(SELECTED PASSAGE)
The game is probably more well known for the story behind its production than the actual gameplay. After announcing their intentions and gain a lot of hype, they received a cease and desist order from Vivendi Universal (who owned the rights to King's Quest). After a strong effort from the community, they were able to continue producing the game, provided that they remove the words "King's Quest" from the name. They continued their work only to receive another cease and desist right before they were ready to release the game, this time from Activision (who had gained the rights to Sierra games from Vivendi). After much discussion, they were able to get that one overturned as well.

The story of the game is as follows. During the wedding of Rosella and Edgar, a stranger in a black cloak crashes the party and casts a spell which puts both Rosella and Alexander in a coma. Graham decides that he must don his adventurer's cap one more time to undo the curse. During this, he uncovers a much deeper plot related to the Black Cloak Society.

(EXTRACTED INFORMATION)
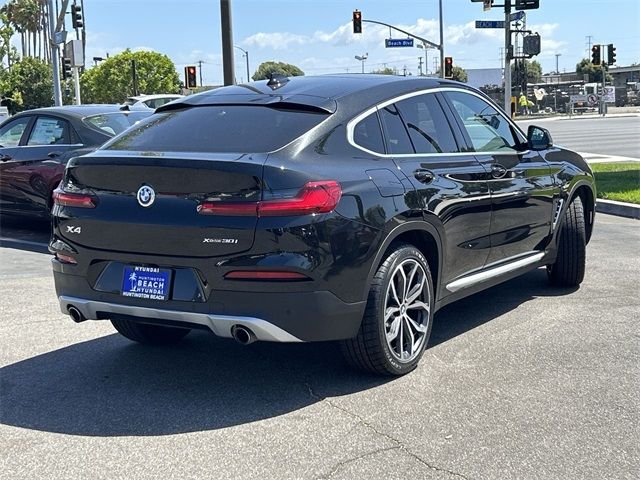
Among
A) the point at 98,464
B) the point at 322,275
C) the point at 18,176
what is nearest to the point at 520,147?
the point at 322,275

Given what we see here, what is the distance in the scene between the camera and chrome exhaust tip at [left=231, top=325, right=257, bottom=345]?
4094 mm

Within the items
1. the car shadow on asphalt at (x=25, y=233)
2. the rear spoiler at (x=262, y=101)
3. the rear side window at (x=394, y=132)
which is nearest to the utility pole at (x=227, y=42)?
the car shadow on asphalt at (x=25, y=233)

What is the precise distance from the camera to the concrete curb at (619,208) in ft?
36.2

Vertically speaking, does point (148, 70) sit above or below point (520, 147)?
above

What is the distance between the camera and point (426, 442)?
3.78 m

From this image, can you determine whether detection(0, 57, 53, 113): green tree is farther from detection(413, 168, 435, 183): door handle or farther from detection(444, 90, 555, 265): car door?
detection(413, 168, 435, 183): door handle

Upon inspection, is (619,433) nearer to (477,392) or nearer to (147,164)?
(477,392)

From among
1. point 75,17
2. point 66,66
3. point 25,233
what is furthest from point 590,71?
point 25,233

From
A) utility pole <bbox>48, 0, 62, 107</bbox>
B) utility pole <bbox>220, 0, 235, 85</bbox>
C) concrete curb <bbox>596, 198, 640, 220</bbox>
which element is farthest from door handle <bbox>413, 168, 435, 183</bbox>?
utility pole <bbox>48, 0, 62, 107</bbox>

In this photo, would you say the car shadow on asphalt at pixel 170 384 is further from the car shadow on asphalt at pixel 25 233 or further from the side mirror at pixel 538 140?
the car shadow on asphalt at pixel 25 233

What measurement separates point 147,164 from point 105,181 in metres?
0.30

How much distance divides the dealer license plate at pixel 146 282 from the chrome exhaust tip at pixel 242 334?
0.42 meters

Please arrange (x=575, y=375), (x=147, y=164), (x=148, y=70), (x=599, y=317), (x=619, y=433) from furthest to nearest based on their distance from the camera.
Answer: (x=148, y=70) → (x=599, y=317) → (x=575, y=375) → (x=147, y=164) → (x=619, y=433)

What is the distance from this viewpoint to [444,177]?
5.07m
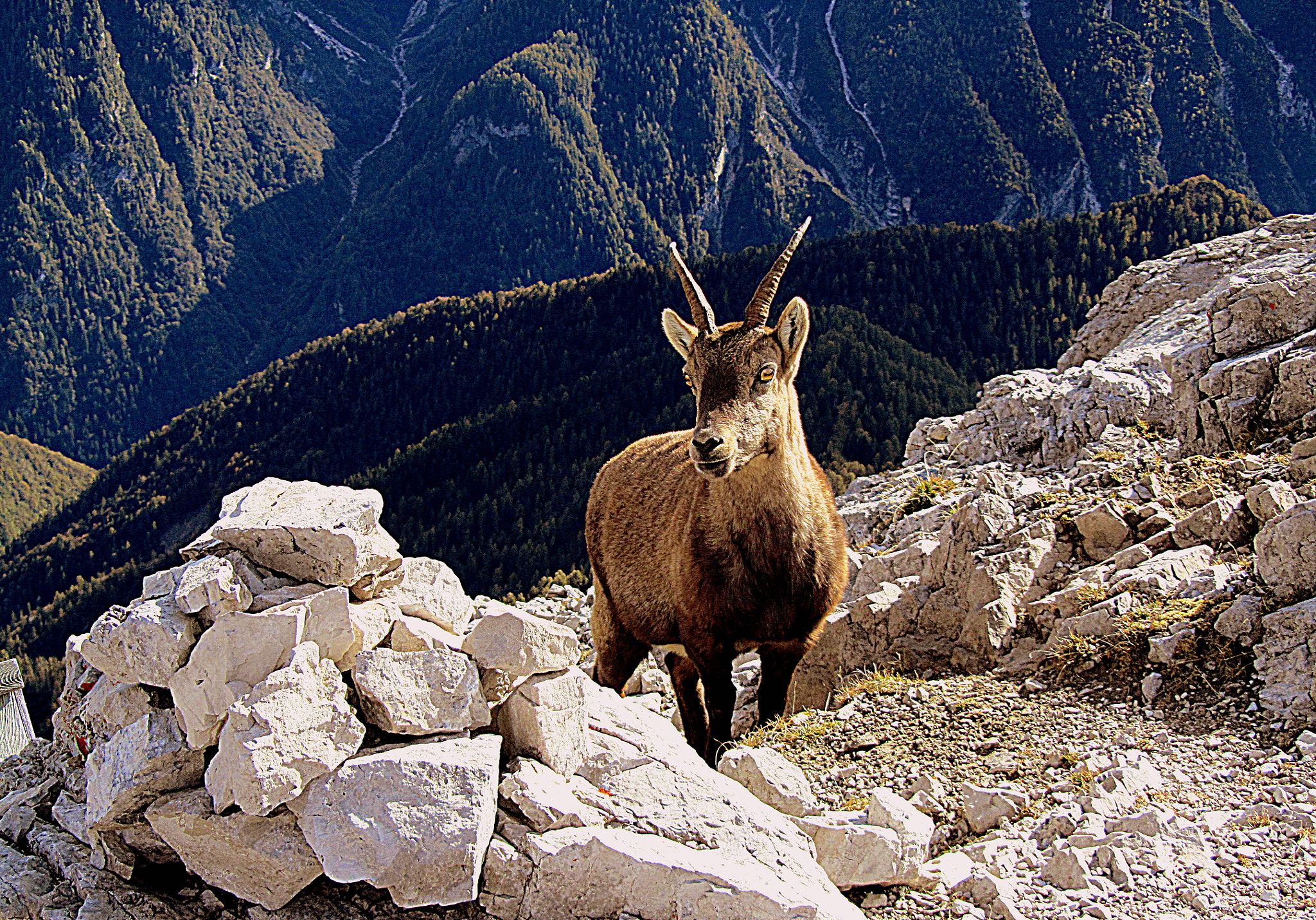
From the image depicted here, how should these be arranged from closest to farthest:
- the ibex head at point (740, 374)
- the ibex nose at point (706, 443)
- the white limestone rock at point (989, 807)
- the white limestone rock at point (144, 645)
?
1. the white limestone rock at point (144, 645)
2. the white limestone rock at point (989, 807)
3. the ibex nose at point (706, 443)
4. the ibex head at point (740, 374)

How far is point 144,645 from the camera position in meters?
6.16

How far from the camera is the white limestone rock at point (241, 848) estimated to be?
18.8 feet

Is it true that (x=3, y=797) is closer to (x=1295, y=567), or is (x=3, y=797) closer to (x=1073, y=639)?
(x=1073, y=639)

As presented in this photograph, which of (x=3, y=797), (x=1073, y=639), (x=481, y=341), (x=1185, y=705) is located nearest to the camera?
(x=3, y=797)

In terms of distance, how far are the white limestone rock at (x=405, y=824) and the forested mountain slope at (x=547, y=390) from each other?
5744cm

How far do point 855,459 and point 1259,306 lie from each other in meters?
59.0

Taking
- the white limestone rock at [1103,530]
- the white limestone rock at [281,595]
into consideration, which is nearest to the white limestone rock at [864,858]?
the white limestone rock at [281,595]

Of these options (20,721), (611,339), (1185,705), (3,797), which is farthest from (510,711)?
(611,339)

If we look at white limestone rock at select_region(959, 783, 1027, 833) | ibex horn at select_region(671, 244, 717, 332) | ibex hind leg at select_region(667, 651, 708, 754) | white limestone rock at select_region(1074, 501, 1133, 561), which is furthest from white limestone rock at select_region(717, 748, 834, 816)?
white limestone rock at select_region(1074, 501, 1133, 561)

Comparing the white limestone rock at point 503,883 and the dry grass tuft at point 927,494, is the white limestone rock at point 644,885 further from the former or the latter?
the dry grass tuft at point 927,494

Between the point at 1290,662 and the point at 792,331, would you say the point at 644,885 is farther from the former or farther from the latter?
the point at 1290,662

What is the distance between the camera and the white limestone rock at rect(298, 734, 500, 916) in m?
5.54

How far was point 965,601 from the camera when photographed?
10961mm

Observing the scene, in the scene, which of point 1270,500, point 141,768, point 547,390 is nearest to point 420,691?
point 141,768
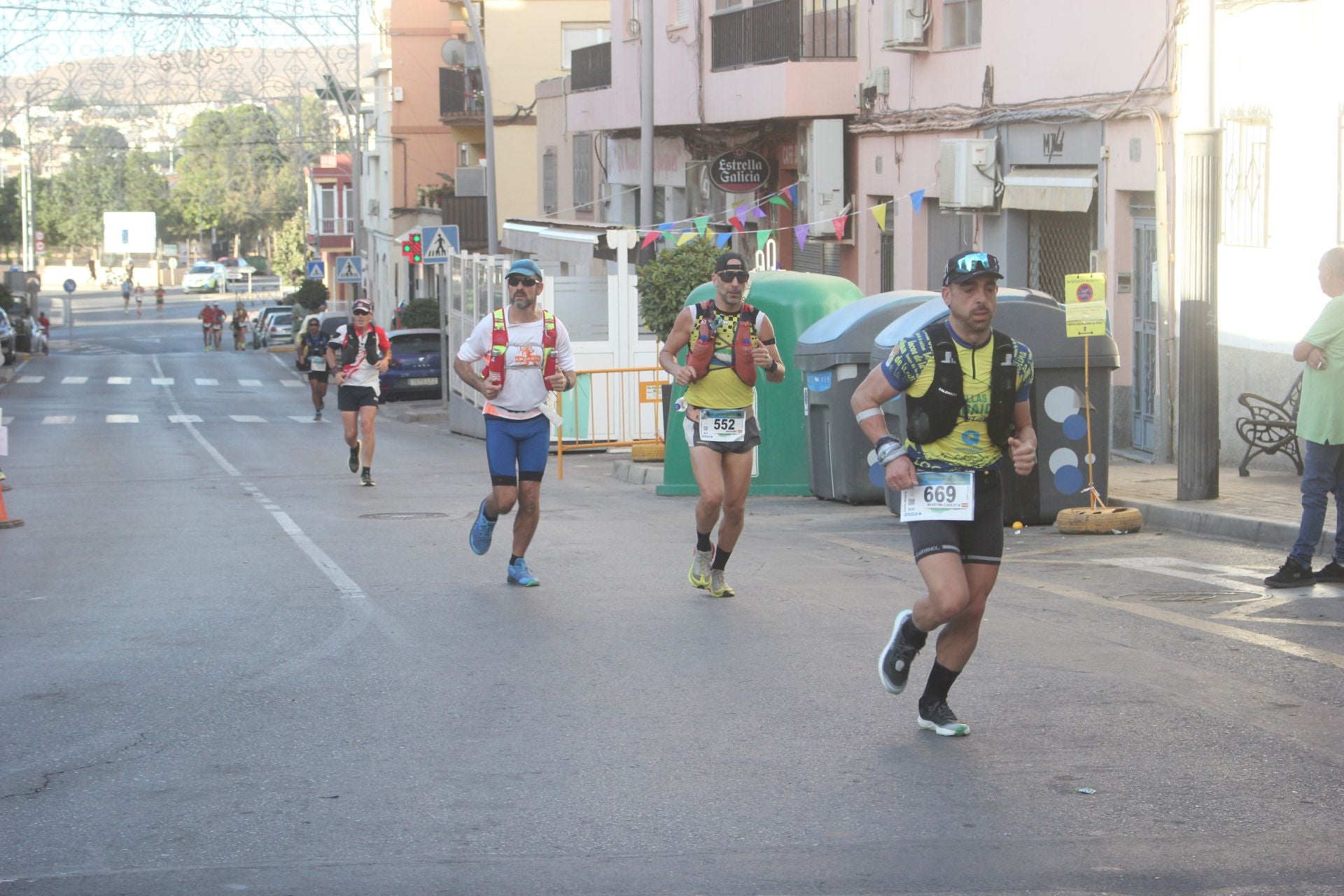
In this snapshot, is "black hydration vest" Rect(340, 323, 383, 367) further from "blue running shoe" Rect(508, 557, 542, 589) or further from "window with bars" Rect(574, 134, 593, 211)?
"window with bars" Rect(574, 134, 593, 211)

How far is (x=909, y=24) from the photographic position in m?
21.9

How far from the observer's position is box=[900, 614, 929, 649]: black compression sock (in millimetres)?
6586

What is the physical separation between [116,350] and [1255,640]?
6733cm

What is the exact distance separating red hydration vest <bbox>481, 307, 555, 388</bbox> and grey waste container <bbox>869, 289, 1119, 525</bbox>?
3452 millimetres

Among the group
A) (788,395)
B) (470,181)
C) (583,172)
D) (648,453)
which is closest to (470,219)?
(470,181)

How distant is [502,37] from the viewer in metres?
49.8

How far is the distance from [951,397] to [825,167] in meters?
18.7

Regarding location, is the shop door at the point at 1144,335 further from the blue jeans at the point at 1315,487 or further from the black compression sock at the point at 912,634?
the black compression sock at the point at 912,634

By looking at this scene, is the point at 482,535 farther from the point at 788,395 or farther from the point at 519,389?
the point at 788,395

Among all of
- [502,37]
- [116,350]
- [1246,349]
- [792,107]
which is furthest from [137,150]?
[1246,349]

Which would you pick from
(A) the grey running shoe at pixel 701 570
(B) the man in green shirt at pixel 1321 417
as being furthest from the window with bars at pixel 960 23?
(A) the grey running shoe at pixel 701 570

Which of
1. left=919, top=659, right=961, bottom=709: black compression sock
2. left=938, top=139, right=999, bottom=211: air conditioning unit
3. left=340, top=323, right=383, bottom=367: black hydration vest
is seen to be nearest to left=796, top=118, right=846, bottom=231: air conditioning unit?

(REQUIREMENTS)
[1] Name every character the story section of the game text mentions by name.
[2] In the records, set out everything from the line containing "Given what we" down to the line containing "0.42 meters" as a numbered list, skipping blank lines.

(ANSWERS IN ORDER)
[1] Rosella, Edgar, Alexander, Graham

[2]
1. Given what we see here, what is the distance in the scene between the camera and chrome exhaust tip at [left=231, top=325, right=257, bottom=345]?
2. 4094 mm
3. Within the items
4. 1. the car shadow on asphalt at (x=25, y=233)
5. 2. the rear spoiler at (x=262, y=101)
6. 3. the rear side window at (x=394, y=132)
7. which is nearest to the utility pole at (x=227, y=42)?
8. the car shadow on asphalt at (x=25, y=233)
9. What is the precise distance from the camera to the concrete curb at (619,208) in ft?
10. 36.2
11. Vertically speaking, does point (148, 70) sit above or below point (520, 147)?
12. above
13. What is the distance between the camera and point (426, 442)?
14. 3.78 m
15. From this image, can you determine whether detection(0, 57, 53, 113): green tree is farther from detection(413, 168, 435, 183): door handle or farther from detection(444, 90, 555, 265): car door?
16. detection(413, 168, 435, 183): door handle
17. Upon inspection, is (619,433) nearer to (477,392) or nearer to (147,164)?
18. (477,392)
19. From among
20. 1. point 75,17
21. 2. point 66,66
22. 3. point 25,233
23. what is furthest from point 590,71?
24. point 25,233
25. From
26. A) utility pole <bbox>48, 0, 62, 107</bbox>
27. B) utility pole <bbox>220, 0, 235, 85</bbox>
28. C) concrete curb <bbox>596, 198, 640, 220</bbox>
29. which element is farthest from door handle <bbox>413, 168, 435, 183</bbox>?
30. utility pole <bbox>48, 0, 62, 107</bbox>
31. In this photo, would you say the car shadow on asphalt at pixel 170 384 is further from the car shadow on asphalt at pixel 25 233 or further from the side mirror at pixel 538 140?
32. the car shadow on asphalt at pixel 25 233
33. What measurement separates point 147,164 from point 105,181 in metres?
34. 0.30
35. How much distance divides the dealer license plate at pixel 146 282 from the chrome exhaust tip at pixel 242 334?
36. 0.42 meters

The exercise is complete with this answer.